Further information, see:  https://www.nutritioncluster.net/country/yemen

and https://fscluster.org/yemen

 

Hunger Increases Even Further in The Sudan

August 28, 2025:  Aid agencies estimate that malnutrition in Sudan increases in scale, depth and scope.  Much of the reporting comes from the far western region of Darfur, where, between January and May 2025, North Darfur saw a 46% increase in children admitted for SAM treatment at health centers compared to the same period in 2024 — with over 40,000 children treated in just that region.

As a result of 2 1/2 years of civil war, over 14 million Sudanese have been displaced by violence, both internally and across borders.  In the largest camp for displaced persons, Zamzam in North Darfur,  Médecins Sans Frontières (MSF) reported devastating malnutrition rates — as high as 29–30% acute malnutrition, and high mortality (e.g., one child dying every two hours.  Similarly,  Save the Children reported a nearly fourfold increase in severe acute malnutrition cases seen in one South Kordofan clinic from June 2023 to June 2024, with 1,457 children admitted in June 2024 alone.

Though access by international organizations to children in this large, rural country is limited, UNICEF estimates that some 3.2 million children under 5 may have  acute malnutrition in 2025, including about 770,000 experiencing Severe Acute Malnutrition, meaning they are extremely wasted.

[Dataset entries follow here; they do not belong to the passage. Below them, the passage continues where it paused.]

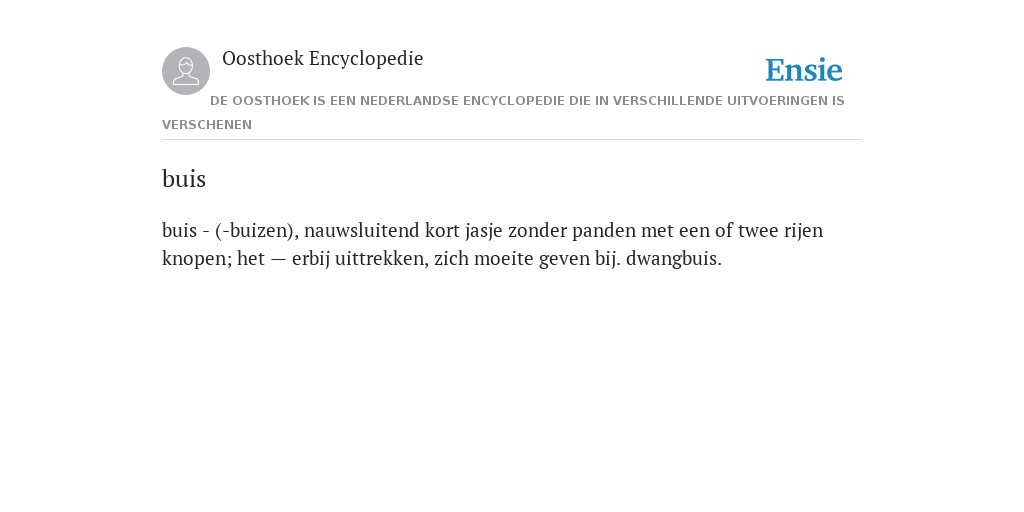 Oosthoek Encyclopedie

Ensie

DE OOSTHOEK IS EEN NEDERLANDSE ENCYCLOPEDIE DIE IN VERSCHILLENDE UITVOERINGEN IS VERSCHENEN

buis

buis - (-buizen), nauwsluitend kort jasje zonder panden met een of twee rijen knopen; het — erbij uittrekken, zich moeite geven bij. dwangbuis.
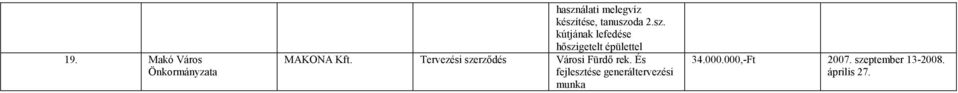 | | | | | használati melegvíz készítése, tanuszoda 2.sz. kútjának lefedése hőszigetelt épülettel | | |
|---|---|---|---|---|---|---|
| 19. | Makó Város Önkormányzata | MAKONA Kft. | Tervezési szerződés | Városi Fürdő rek. És fejlesztése generáltervezési munka | 34.000.000,-Ft | 2007. szeptember 13-2008. április 27. |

The U.N.’s advisory body about famine, the Integrated Food Security Phase Classification (IPC) reported 25.6 million people in the Sudan are food insecure, and of those, 8.5 million are in Emergency (Famine degree Phase 4) and another 755,000 are in Catastrophe/Famine (Famine degree Phase 5).

Humanitarian access is greatly constrained, with persistent fighting preventing deliveries of food or supplies into many areas, notably in Darfur, Khartoum, and regions with large numbers of internally displaced person.

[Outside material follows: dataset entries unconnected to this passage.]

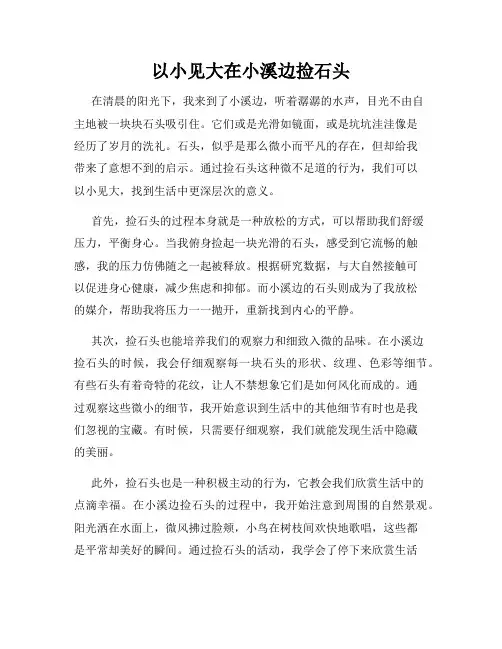 以小见大在小溪边捡石头

在清晨的阳光下，我来到了小溪边，听着潺潺的水声，目光不由自主地被一块块石头吸引住。它们或是光滑如镜面，或是坑坑洼洼像是经历了岁月的洗礼。石头，似乎是那么微小而平凡的存在，但却给我带来了意想不到的启示。通过捡石头这种微不足道的行为，我们可以以小见大，找到生活中更深层次的意义。

首先，捡石头的过程本身就是一种放松的方式，可以帮助我们舒缓压力，平衡身心。当我俯身捡起一块光滑的石头，感受到它流畅的触感，我的压力仿佛随之一起被释放。根据研究数据，与大自然接触可以促进身心健康，减少焦虑和抑郁。而小溪边的石头则成为了我放松的媒介，帮助我将压力一一抛开，重新找到内心的平静。

其次，捡石头也能培养我们的观察力和细致入微的品味。在小溪边捡石头的时候，我会仔细观察每一块石头的形状、纹理、色彩等细节。有些石头有着奇特的花纹，让人不禁想象它们是如何风化而成的。通过观察这些微小的细节，我开始意识到生活中的其他细节有时也是我们忽视的宝藏。有时候，只需要仔细观察，我们就能发现生活中隐藏的美丽。

此外，捡石头也是一种积极主动的行为，它教会我们欣赏生活中的点滴幸福。在小溪边捡石头的过程中，我开始注意到周围的自然景观。阳光洒在水面上，微风拂过脸颊，小鸟在树枝间欢快地歌唱，这些都是平常却美好的瞬间。通过捡石头的活动，我学会了停下来欣赏生活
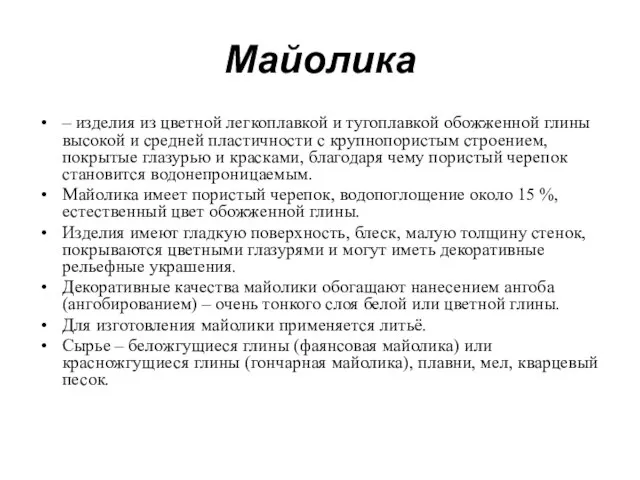 Майолика

• – изделия из цветной легкоплавкой и тугоплавкой обожженной глины высокой и средней пластичности с крупнопористым строением, покрытые глазурью и красками, благодаря чему пористый черепок становится водонепроницаемым.
• Майолика имеет пористый черепок, водопоглощение около 15 %, естественный цвет обожженной глины.
• Изделия имеют гладкую поверхность, блеск, малую толщину стенок, покрываются цветными глазурями и могут иметь декоративные рельефные украшения.
• Декоративные качества майолики обогащают нанесением ангоба (ангобированием) – очень тонкого слоя белой или цветной глины.
• Для изготовления майолики применяется литьё.
• Сырье – беложгущиеся глины (фаянсовая майолика) или красножгущиеся глины (гончарная майолика), плавни, мел, кварцевый песок.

Concern Worldwide is supporting 81 health facilities across Sudan, particularly in West and Central Darfur, treating children under five for acute malnutrition, with a focus on delivering ready-to-use therapeutic food (RUTF).  Despite the destruction of Sudan’s only RUTF factory in 2023, Concern has secured and delivered 10 metric tons of RUTF to vulnerable communities. In 2024, they reached nearly 484,000 people with lifesaving health and nutrition support.